The AI photo feature in Feiniu NAS (fnOS) is typically built by integrating mainstream open-source models, rather than training all core algorithms from scratch.
1) Face recognition: InsightFace
For face-related functions, InsightFace is usually the core.
- Common feature-learning method: ArcFace
- Main role: face detection, embedding extraction, clustering, and person recognition
2) Object and scene understanding: YOLO family
Object detection in photos (for example cats, dogs, cars, computers) and part of scene-level understanding are generally handled by YOLO models (often YOLOv8 or lightweight variants).
- Strength: good speed/accuracy balance
- Fit: edge-like NAS environments with limited compute budgets
3) Semantic search: CLIP / Chinese-CLIP
A key capability is natural-language photo search, such as “a dog on the grass” or “a man wearing sunglasses.”
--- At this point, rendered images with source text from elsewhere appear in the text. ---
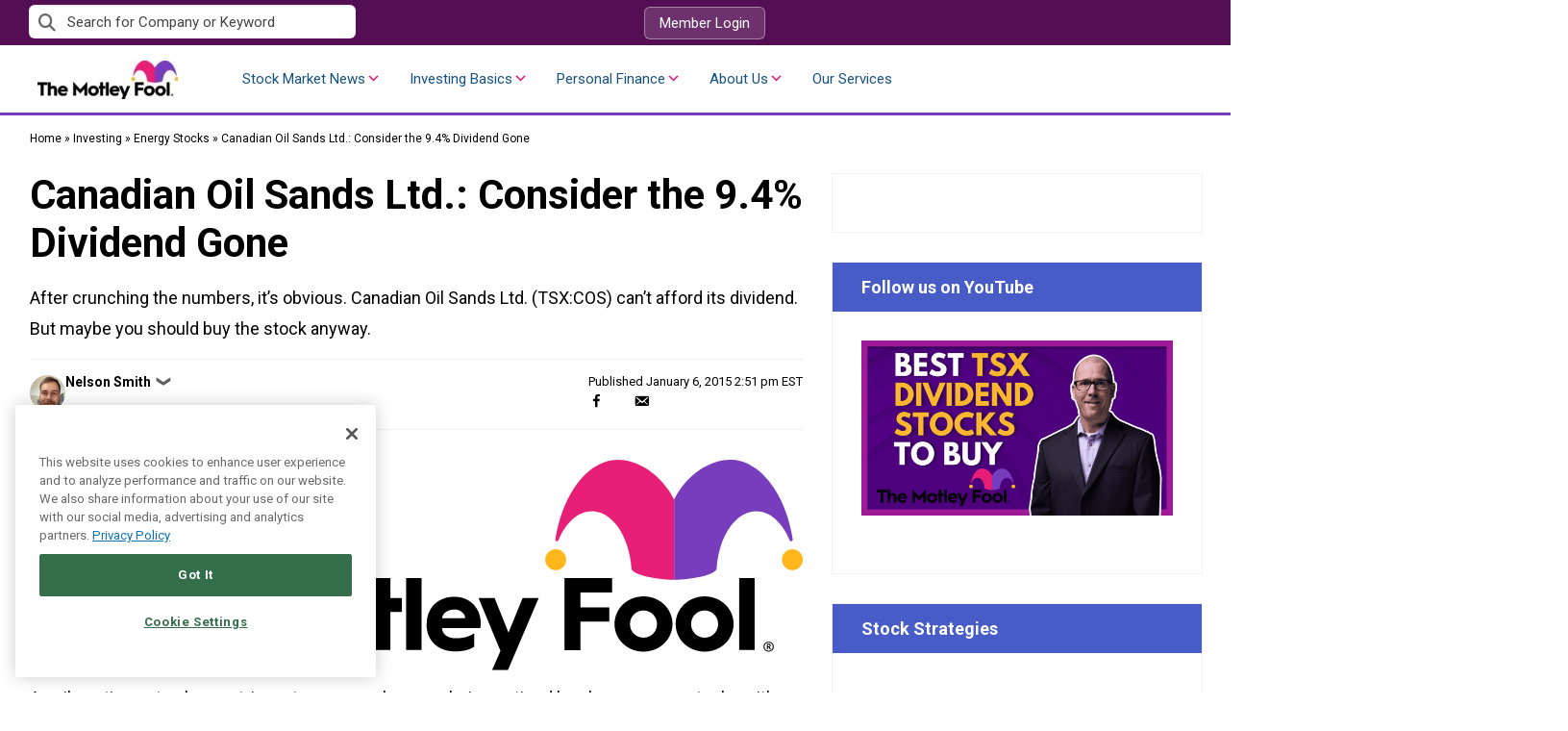

--- FILE ---
content_type: text/html
request_url: https://tzm.px-cloud.net/ns?c=17690c20-f5ed-11f0-87ee-3d646b6a942b
body_size: 172
content:
cR3PAntCZP5HEldXOluMENnwiWNkZprMT88Ge37w1ZSplCQoWsjcHHNAPziPzXbBM2yhhqnRPmeZXDibL4W1vZD7rMJLQHVYINi3q0cn3kOfijzc93rEsJQEpqI4Q-RxNpI9WZ5ezB8oJOo-0HDt1Qr9NBQr6LzjT0-pAOA7wlwH

--- FILE ---
content_type: text/html; charset=utf-8
request_url: https://www.google.com/recaptcha/api2/aframe
body_size: 185
content:
<!DOCTYPE HTML><html><head><meta http-equiv="content-type" content="text/html; charset=UTF-8"></head><body><script nonce="YKUtb8pkLSj1PY558Z7kkw">/** Anti-fraud and anti-abuse applications only. See google.com/recaptcha */ try{var clients={'sodar':'https://pagead2.googlesyndication.com/pagead/sodar?'};window.addEventListener("message",function(a){try{if(a.source===window.parent){var b=JSON.parse(a.data);var c=clients[b['id']];if(c){var d=document.createElement('img');d.src=c+b['params']+'&rc='+(localStorage.getItem("rc::a")?sessionStorage.getItem("rc::b"):"");window.document.body.appendChild(d);sessionStorage.setItem("rc::e",parseInt(sessionStorage.getItem("rc::e")||0)+1);localStorage.setItem("rc::h",'1768905914842');}}}catch(b){}});window.parent.postMessage("_grecaptcha_ready", "*");}catch(b){}</script></body></html>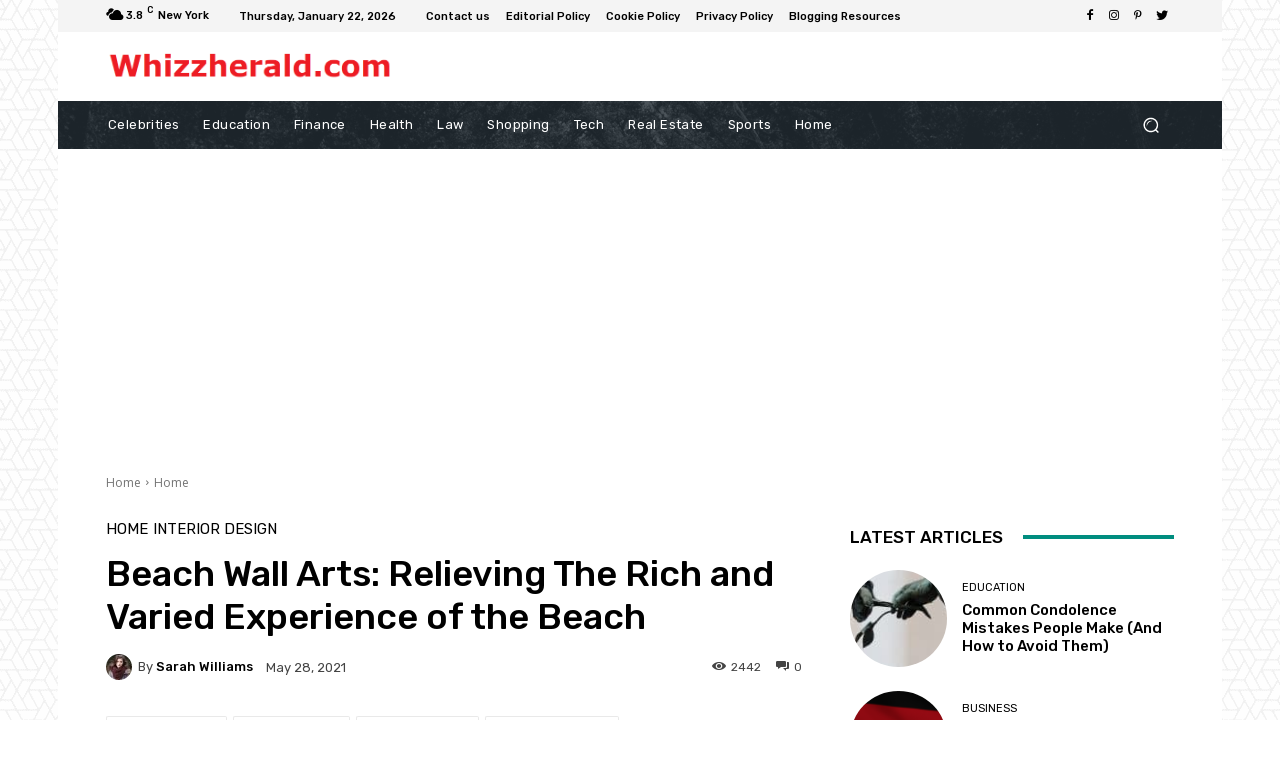

--- FILE ---
content_type: text/html; charset=utf-8
request_url: https://www.google.com/recaptcha/api2/aframe
body_size: 266
content:
<!DOCTYPE HTML><html><head><meta http-equiv="content-type" content="text/html; charset=UTF-8"></head><body><script nonce="ewPLEFBko1ewLNR8pyhPgw">/** Anti-fraud and anti-abuse applications only. See google.com/recaptcha */ try{var clients={'sodar':'https://pagead2.googlesyndication.com/pagead/sodar?'};window.addEventListener("message",function(a){try{if(a.source===window.parent){var b=JSON.parse(a.data);var c=clients[b['id']];if(c){var d=document.createElement('img');d.src=c+b['params']+'&rc='+(localStorage.getItem("rc::a")?sessionStorage.getItem("rc::b"):"");window.document.body.appendChild(d);sessionStorage.setItem("rc::e",parseInt(sessionStorage.getItem("rc::e")||0)+1);localStorage.setItem("rc::h",'1769076098260');}}}catch(b){}});window.parent.postMessage("_grecaptcha_ready", "*");}catch(b){}</script></body></html>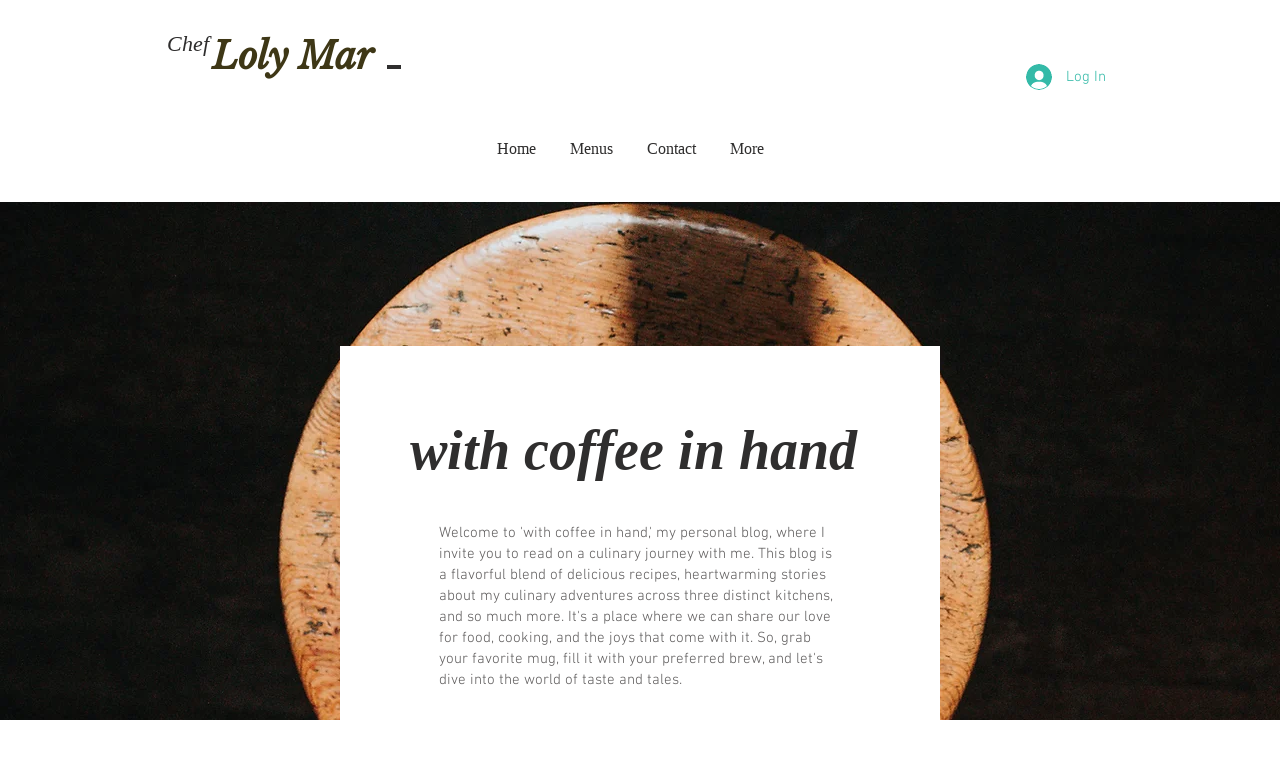

--- FILE ---
content_type: text/html; charset=utf-8
request_url: https://www.google.com/recaptcha/api2/aframe
body_size: 267
content:
<!DOCTYPE HTML><html><head><meta http-equiv="content-type" content="text/html; charset=UTF-8"></head><body><script nonce="YhS5rR-k82qgBS4bmclV5A">/** Anti-fraud and anti-abuse applications only. See google.com/recaptcha */ try{var clients={'sodar':'https://pagead2.googlesyndication.com/pagead/sodar?'};window.addEventListener("message",function(a){try{if(a.source===window.parent){var b=JSON.parse(a.data);var c=clients[b['id']];if(c){var d=document.createElement('img');d.src=c+b['params']+'&rc='+(localStorage.getItem("rc::a")?sessionStorage.getItem("rc::b"):"");window.document.body.appendChild(d);sessionStorage.setItem("rc::e",parseInt(sessionStorage.getItem("rc::e")||0)+1);localStorage.setItem("rc::h",'1768665703712');}}}catch(b){}});window.parent.postMessage("_grecaptcha_ready", "*");}catch(b){}</script></body></html>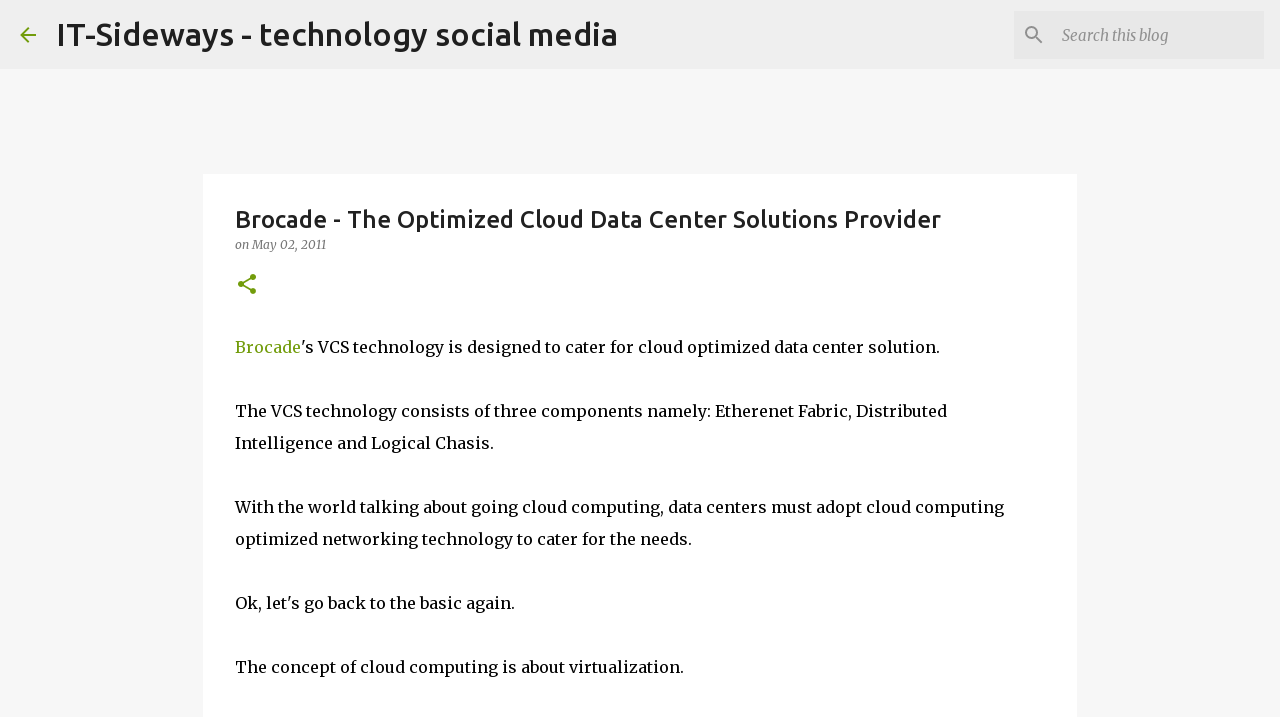

--- FILE ---
content_type: text/html; charset=utf-8
request_url: https://www.google.com/recaptcha/api2/aframe
body_size: 269
content:
<!DOCTYPE HTML><html><head><meta http-equiv="content-type" content="text/html; charset=UTF-8"></head><body><script nonce="VNfJT0gXr8zxqv8jROOsuw">/** Anti-fraud and anti-abuse applications only. See google.com/recaptcha */ try{var clients={'sodar':'https://pagead2.googlesyndication.com/pagead/sodar?'};window.addEventListener("message",function(a){try{if(a.source===window.parent){var b=JSON.parse(a.data);var c=clients[b['id']];if(c){var d=document.createElement('img');d.src=c+b['params']+'&rc='+(localStorage.getItem("rc::a")?sessionStorage.getItem("rc::b"):"");window.document.body.appendChild(d);sessionStorage.setItem("rc::e",parseInt(sessionStorage.getItem("rc::e")||0)+1);localStorage.setItem("rc::h",'1765783149972');}}}catch(b){}});window.parent.postMessage("_grecaptcha_ready", "*");}catch(b){}</script></body></html>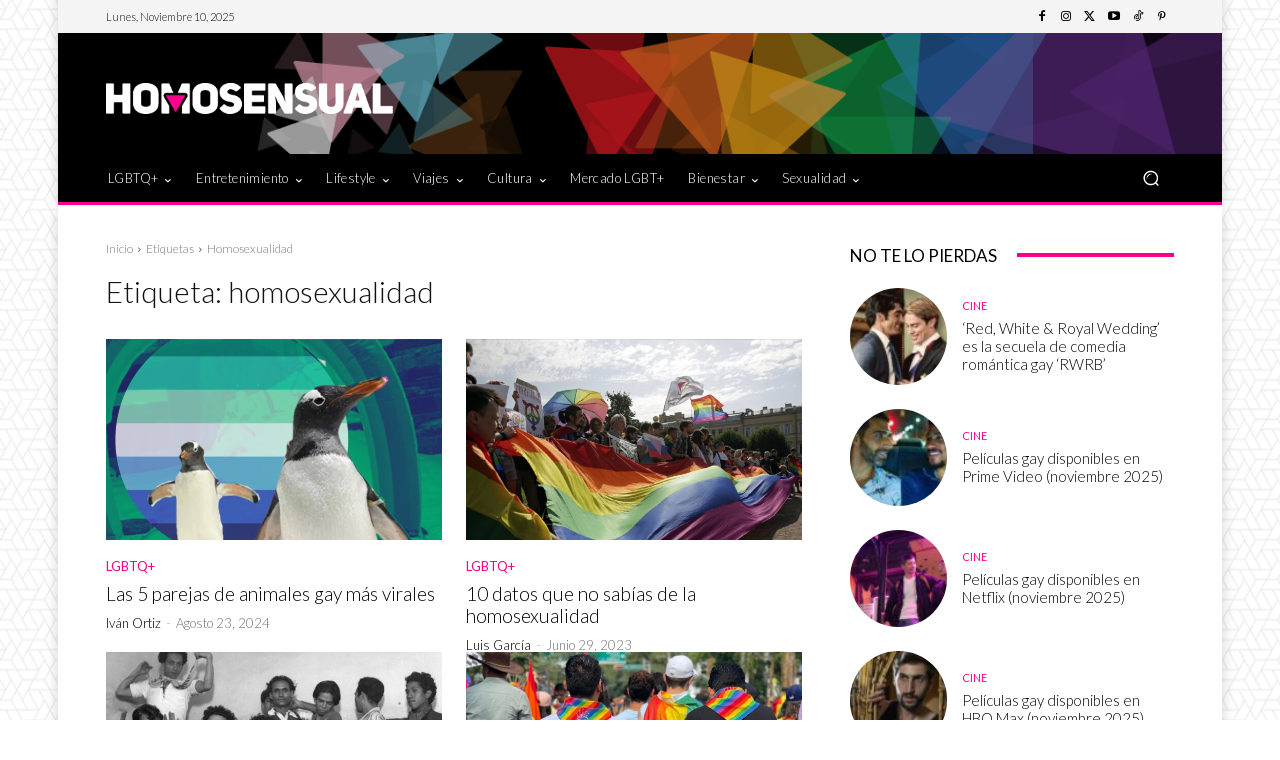

--- FILE ---
content_type: application/javascript; charset=utf-8
request_url: https://fundingchoicesmessages.google.com/f/AGSKWxU89wR1YAQlPvZoN9MXA2df2HRXML8lnSAo9cwix7M9fBPhrg00PyHmLxY0yQejitBFwnkZ8s1mLtd9W5oBZMed1K2D2sB1sDMRIoE9ympTsqGK_L252tHhC_jwipqpiSdAL3oAXxjh3MQu2G7gQLbOk0P34vXkvJqyCUuV-MkEolR41Yip02CXuhQP/_?view=ad&/js.ad/size=/ad_head_/adtag?/ad350.
body_size: -1282
content:
window['1747d467-9dbe-4b12-8b38-5167517af47c'] = true;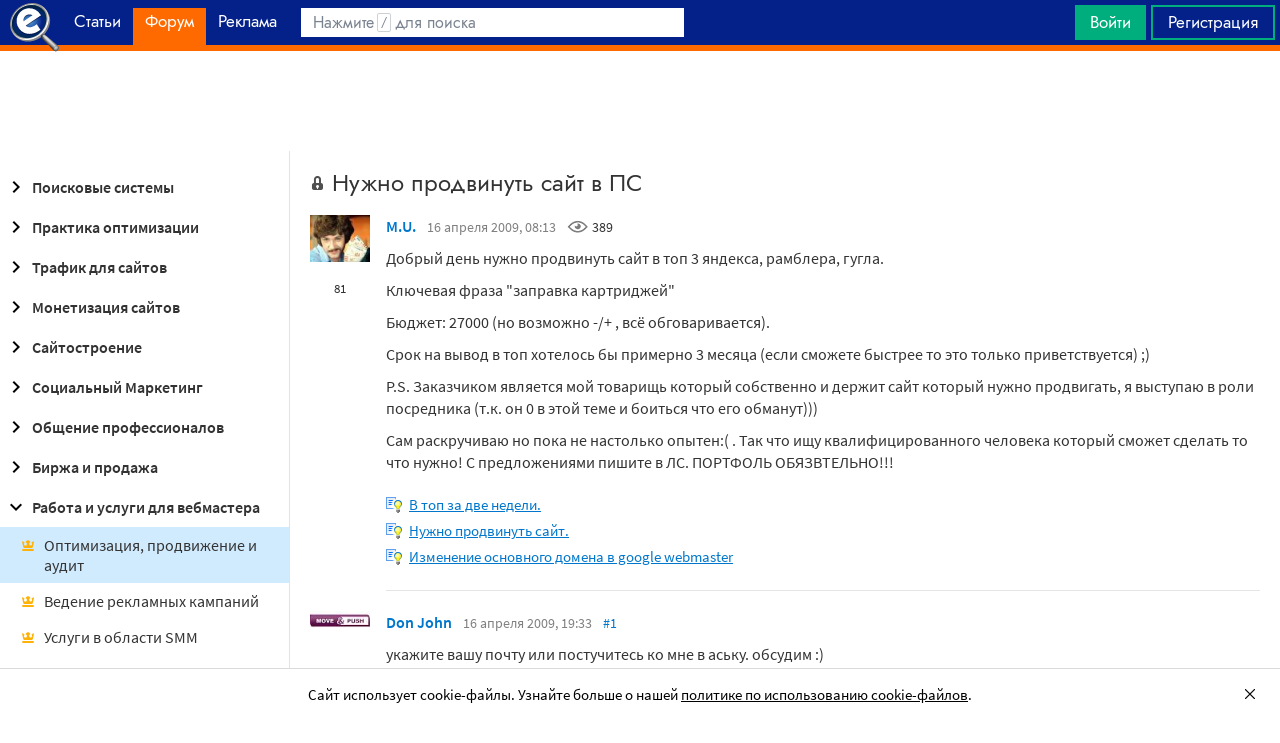

--- FILE ---
content_type: text/html; charset=utf-8
request_url: https://www.google.com/recaptcha/api2/aframe
body_size: 266
content:
<!DOCTYPE HTML><html><head><meta http-equiv="content-type" content="text/html; charset=UTF-8"></head><body><script nonce="az3GI8kNyYamfuprO2xcwg">/** Anti-fraud and anti-abuse applications only. See google.com/recaptcha */ try{var clients={'sodar':'https://pagead2.googlesyndication.com/pagead/sodar?'};window.addEventListener("message",function(a){try{if(a.source===window.parent){var b=JSON.parse(a.data);var c=clients[b['id']];if(c){var d=document.createElement('img');d.src=c+b['params']+'&rc='+(localStorage.getItem("rc::a")?sessionStorage.getItem("rc::b"):"");window.document.body.appendChild(d);sessionStorage.setItem("rc::e",parseInt(sessionStorage.getItem("rc::e")||0)+1);localStorage.setItem("rc::h",'1768836187812');}}}catch(b){}});window.parent.postMessage("_grecaptcha_ready", "*");}catch(b){}</script></body></html>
Typical implementation uses CLIP:
- images and text are projected into the same embedding space
- Chinese deployments usually add Chinese-CLIP or similar localized variants
Summary
A simple way to view the fnOS AI photo stack:
- InsightFace for faces
- YOLO for objects and scenes
- CLIP for text-image semantic alignment
The main engineering value is in integration quality, localization, and hardware acceleration, more than from-zero model invention.